News, Opinion

In Latest Stimulus, Our Government Doubles-Down on Stupid

By Michael St. Michael

Opinion

2 minute read

If we do some quick math, a $600 stimulus check sent to every American adult should cost $126 billion. We know that millions, due to their income or other factors, did not qualify. Yet the final cost of this round of money printing was $900 billion. No, I do not believe that the rest of the money was spent on extending unemployment benefits or kicking the can down the road on evictions as is generally claimed.

Neither the $600 direct payment, rent deferral, nor unemployment benefit extensions can shed light on where the other seven hundred plus billion went. Sixteen billion included for Covid vaccine assistance? Please – it should have been ten times that amount. Isn’t the virus the primary reason we are in this mess to begin with? Drain the swamp, indeed.

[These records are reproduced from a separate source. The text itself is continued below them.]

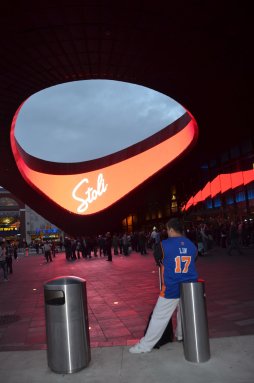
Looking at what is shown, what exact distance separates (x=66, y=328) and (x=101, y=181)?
2574 cm

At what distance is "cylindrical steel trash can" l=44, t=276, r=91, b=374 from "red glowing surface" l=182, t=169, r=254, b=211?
62.3 ft

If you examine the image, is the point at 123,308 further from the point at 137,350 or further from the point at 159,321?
the point at 159,321

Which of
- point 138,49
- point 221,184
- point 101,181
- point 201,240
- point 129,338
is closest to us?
point 129,338

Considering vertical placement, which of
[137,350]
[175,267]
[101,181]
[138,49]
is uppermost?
[138,49]

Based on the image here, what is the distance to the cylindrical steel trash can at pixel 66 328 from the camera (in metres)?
3.60

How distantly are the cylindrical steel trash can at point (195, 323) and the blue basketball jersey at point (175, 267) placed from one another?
6.4 inches

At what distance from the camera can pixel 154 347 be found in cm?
409

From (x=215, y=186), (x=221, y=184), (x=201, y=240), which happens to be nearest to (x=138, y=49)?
(x=201, y=240)

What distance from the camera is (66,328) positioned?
362 centimetres

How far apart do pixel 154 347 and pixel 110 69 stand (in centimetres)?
1293

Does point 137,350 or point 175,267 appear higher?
point 175,267

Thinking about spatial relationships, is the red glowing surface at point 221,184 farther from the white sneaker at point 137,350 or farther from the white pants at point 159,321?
the white sneaker at point 137,350

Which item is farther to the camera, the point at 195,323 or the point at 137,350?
the point at 137,350

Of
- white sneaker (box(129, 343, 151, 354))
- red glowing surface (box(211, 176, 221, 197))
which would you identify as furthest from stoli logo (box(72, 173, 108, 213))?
white sneaker (box(129, 343, 151, 354))
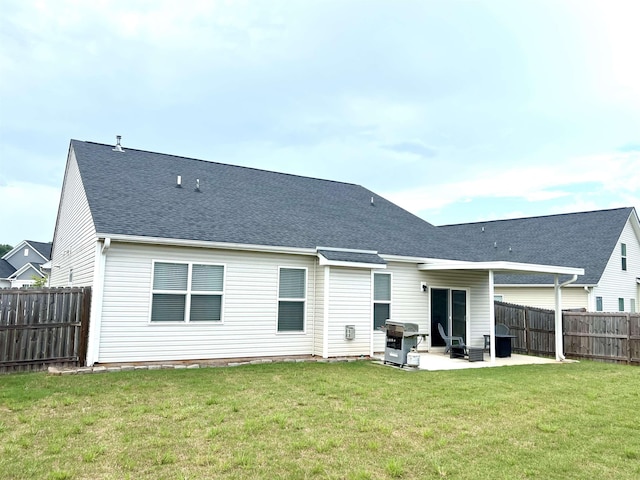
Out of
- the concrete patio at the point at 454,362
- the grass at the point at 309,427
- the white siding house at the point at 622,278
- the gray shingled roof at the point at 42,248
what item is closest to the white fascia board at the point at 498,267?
the concrete patio at the point at 454,362

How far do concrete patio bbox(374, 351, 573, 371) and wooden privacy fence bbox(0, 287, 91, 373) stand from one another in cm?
666

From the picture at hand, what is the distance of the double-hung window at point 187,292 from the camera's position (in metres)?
9.92

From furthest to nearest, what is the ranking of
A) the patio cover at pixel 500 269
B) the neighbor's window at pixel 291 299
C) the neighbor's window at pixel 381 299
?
the neighbor's window at pixel 381 299, the patio cover at pixel 500 269, the neighbor's window at pixel 291 299

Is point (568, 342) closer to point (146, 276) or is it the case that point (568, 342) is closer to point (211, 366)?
point (211, 366)

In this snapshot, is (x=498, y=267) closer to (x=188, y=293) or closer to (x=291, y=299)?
(x=291, y=299)

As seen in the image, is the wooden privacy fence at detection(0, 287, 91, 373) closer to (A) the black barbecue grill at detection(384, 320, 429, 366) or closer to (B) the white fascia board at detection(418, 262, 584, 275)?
(A) the black barbecue grill at detection(384, 320, 429, 366)

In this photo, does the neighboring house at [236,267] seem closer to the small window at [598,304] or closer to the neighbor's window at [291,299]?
the neighbor's window at [291,299]

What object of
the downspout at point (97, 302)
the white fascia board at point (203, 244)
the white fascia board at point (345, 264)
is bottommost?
the downspout at point (97, 302)

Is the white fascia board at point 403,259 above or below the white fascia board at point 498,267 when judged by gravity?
above

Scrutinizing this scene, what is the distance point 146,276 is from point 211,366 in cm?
230

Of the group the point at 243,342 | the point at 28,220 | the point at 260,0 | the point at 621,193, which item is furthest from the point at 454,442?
the point at 621,193

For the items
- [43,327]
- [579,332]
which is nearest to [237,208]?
[43,327]

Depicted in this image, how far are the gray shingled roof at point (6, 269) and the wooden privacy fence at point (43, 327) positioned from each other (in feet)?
125

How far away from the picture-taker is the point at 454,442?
16.7 feet
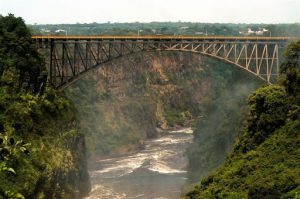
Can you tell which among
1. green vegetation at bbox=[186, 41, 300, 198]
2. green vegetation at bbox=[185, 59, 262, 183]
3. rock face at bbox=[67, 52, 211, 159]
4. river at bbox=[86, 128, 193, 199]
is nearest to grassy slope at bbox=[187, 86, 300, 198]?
green vegetation at bbox=[186, 41, 300, 198]

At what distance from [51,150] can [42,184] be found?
186 inches

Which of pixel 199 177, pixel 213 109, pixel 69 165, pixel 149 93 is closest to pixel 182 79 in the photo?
pixel 149 93

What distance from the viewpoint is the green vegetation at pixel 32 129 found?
1738 inches

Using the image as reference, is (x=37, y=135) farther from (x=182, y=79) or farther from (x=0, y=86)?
(x=182, y=79)

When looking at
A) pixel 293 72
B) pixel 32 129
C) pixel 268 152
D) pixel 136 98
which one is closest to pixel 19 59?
pixel 32 129

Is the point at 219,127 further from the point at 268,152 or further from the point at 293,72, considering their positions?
the point at 268,152

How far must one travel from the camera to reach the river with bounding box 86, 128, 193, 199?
6806 cm

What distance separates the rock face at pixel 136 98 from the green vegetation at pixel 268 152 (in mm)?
45430

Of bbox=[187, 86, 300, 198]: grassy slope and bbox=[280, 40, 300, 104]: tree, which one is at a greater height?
bbox=[280, 40, 300, 104]: tree

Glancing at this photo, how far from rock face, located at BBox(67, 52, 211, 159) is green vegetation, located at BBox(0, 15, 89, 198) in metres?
28.4

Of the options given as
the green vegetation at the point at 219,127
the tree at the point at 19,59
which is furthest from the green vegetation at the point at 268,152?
the green vegetation at the point at 219,127

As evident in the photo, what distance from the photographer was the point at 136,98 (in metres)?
114

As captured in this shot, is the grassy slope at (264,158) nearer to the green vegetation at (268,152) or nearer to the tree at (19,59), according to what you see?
the green vegetation at (268,152)

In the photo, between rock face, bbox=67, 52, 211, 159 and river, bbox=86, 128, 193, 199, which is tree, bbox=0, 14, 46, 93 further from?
rock face, bbox=67, 52, 211, 159
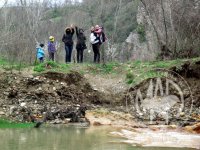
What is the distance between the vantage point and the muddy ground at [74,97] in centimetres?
1444

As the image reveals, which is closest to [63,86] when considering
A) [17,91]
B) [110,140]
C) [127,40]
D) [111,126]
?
[17,91]

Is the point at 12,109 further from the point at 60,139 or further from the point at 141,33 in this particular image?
the point at 141,33

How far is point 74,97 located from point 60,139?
17.0 feet

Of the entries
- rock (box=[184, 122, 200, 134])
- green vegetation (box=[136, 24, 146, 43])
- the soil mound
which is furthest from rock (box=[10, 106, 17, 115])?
green vegetation (box=[136, 24, 146, 43])

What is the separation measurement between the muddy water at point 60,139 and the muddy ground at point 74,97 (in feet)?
5.35

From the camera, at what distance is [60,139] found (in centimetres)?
1091

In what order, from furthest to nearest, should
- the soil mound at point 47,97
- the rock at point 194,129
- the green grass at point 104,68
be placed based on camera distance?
the green grass at point 104,68 → the soil mound at point 47,97 → the rock at point 194,129

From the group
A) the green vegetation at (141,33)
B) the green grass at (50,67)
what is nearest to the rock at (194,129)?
the green grass at (50,67)

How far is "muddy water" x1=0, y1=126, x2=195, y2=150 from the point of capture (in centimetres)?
967

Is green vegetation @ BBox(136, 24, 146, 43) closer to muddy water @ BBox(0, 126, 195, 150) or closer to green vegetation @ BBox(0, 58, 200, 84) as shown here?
green vegetation @ BBox(0, 58, 200, 84)

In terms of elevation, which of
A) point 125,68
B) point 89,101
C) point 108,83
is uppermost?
point 125,68

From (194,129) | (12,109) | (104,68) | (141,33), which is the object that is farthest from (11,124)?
(141,33)

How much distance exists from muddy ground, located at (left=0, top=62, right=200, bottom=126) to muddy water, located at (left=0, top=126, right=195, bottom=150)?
5.35 feet

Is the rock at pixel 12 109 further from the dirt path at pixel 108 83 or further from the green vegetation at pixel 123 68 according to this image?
the dirt path at pixel 108 83
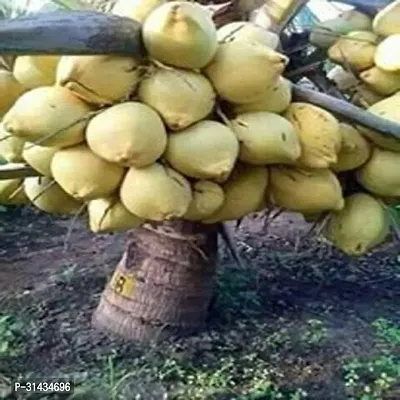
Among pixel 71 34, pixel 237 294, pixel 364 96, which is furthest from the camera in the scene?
pixel 237 294

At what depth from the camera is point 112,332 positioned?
1.61 m

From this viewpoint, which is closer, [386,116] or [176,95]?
[176,95]

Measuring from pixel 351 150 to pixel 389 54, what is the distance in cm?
13

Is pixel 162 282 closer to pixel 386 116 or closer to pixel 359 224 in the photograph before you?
pixel 359 224

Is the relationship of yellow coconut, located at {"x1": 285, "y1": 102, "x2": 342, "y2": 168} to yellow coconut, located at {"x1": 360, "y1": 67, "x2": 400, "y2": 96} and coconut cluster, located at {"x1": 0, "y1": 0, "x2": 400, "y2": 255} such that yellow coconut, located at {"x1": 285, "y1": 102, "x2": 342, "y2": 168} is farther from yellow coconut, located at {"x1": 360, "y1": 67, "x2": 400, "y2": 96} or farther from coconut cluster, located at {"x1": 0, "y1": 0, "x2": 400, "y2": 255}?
yellow coconut, located at {"x1": 360, "y1": 67, "x2": 400, "y2": 96}

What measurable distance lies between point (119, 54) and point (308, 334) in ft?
2.78

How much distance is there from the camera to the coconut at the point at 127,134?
0.97 meters

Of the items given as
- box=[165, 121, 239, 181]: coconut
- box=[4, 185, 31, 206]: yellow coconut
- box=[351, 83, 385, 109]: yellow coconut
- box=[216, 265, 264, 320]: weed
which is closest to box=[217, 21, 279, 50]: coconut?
box=[165, 121, 239, 181]: coconut

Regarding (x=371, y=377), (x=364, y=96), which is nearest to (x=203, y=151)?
(x=364, y=96)

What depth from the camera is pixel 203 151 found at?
1006 millimetres

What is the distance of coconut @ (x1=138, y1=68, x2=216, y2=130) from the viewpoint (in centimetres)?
99

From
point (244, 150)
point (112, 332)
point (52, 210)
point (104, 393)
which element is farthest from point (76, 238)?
point (244, 150)

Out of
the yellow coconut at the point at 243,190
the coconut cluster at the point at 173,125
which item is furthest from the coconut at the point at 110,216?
the yellow coconut at the point at 243,190

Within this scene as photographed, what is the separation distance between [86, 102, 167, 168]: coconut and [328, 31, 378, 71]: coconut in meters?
0.36
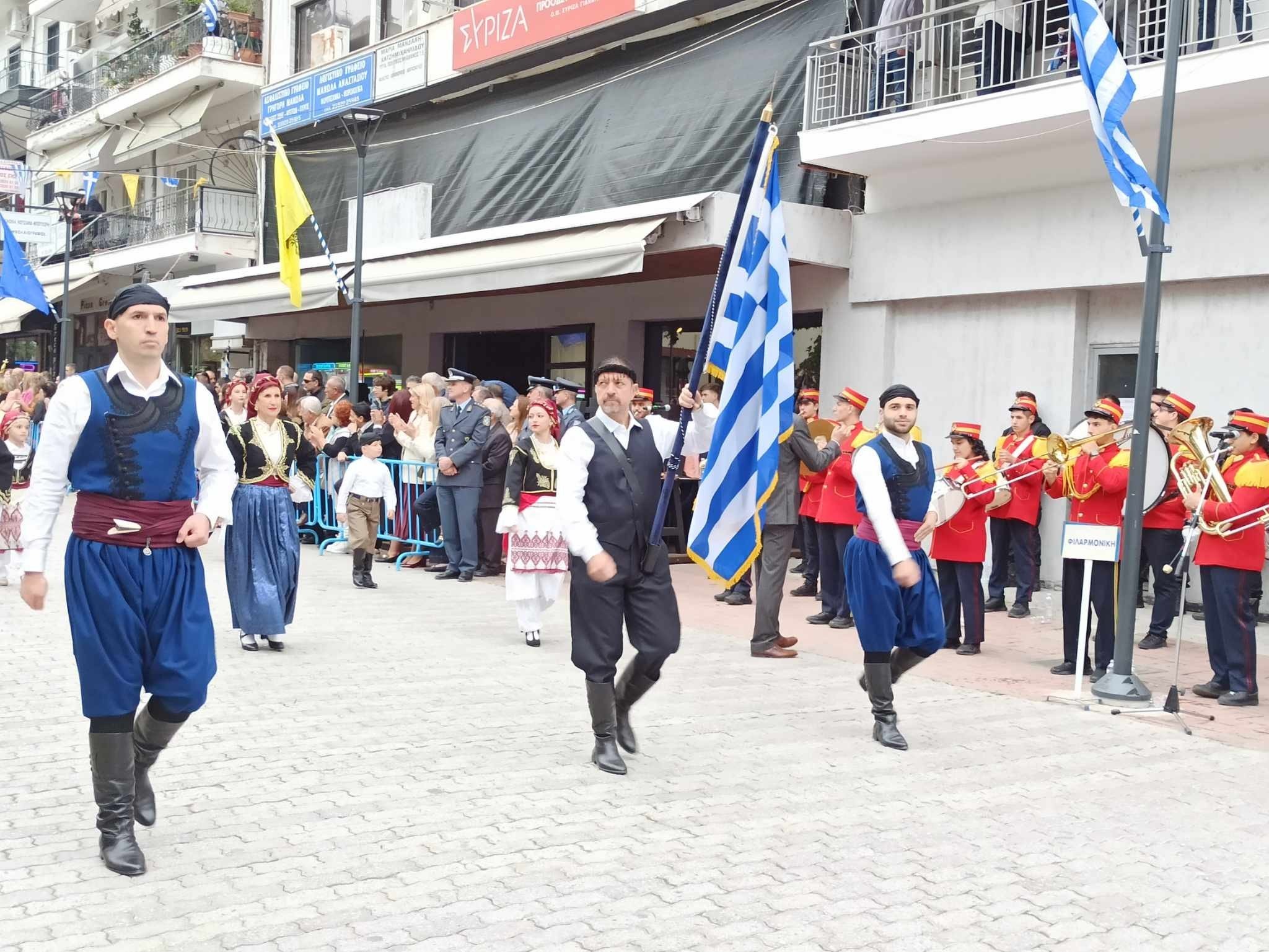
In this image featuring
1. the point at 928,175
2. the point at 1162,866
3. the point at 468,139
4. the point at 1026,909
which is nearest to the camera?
the point at 1026,909

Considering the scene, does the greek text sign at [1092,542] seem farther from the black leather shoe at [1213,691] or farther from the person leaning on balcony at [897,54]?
the person leaning on balcony at [897,54]

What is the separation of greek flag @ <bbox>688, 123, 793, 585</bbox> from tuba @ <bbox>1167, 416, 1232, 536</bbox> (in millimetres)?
3225

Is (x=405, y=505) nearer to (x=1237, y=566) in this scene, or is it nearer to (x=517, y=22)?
(x=517, y=22)

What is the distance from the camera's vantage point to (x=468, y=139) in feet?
66.5

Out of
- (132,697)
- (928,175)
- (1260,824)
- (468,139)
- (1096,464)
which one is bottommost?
(1260,824)

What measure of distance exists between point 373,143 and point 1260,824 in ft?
65.1

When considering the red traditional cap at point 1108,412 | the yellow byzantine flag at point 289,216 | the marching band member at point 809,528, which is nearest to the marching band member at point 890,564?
the red traditional cap at point 1108,412

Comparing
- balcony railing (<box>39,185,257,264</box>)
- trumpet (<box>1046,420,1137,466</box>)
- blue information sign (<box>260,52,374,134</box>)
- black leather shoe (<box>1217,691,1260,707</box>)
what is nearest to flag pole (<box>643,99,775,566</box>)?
trumpet (<box>1046,420,1137,466</box>)

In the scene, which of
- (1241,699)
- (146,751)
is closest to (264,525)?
(146,751)

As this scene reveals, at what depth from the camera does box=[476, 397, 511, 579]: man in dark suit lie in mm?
13000

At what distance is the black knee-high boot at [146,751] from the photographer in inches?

The DC crowd handles money like the frat boys and sorority sisters on martinis and speedballs that they are. I make no exceptions or distinction here, Democrat-, Republican-, Shamu-, Wombat Party – whatever the affiliation, the handling of our current crisis would be shameful, were there any shame left. It used to be charming that American politicians were amateurs, but that was when many of them, anyway, were adults. Now the dilettantes and empty-heads stumble around, lining their pockets and buying votes with our money when we need help. Real help. Even something within the same solar system of competence would help at this point. Instead we have Ted Cruz reportedly handing $35 million to Texas fracking concerns, and the death of many pigs to provide a cool $453 million to Ukraine. Considering Ukraine is among the most corrupt countries in the world, I expect these funds to be well-spent, if your idea of fiscal responsibility involves politicians topping-up their personal Swiss accounts. Additionally, $135 million goes to ‘Burma’, a country which no longer exists, and $10 million for gender programs in Pakistan.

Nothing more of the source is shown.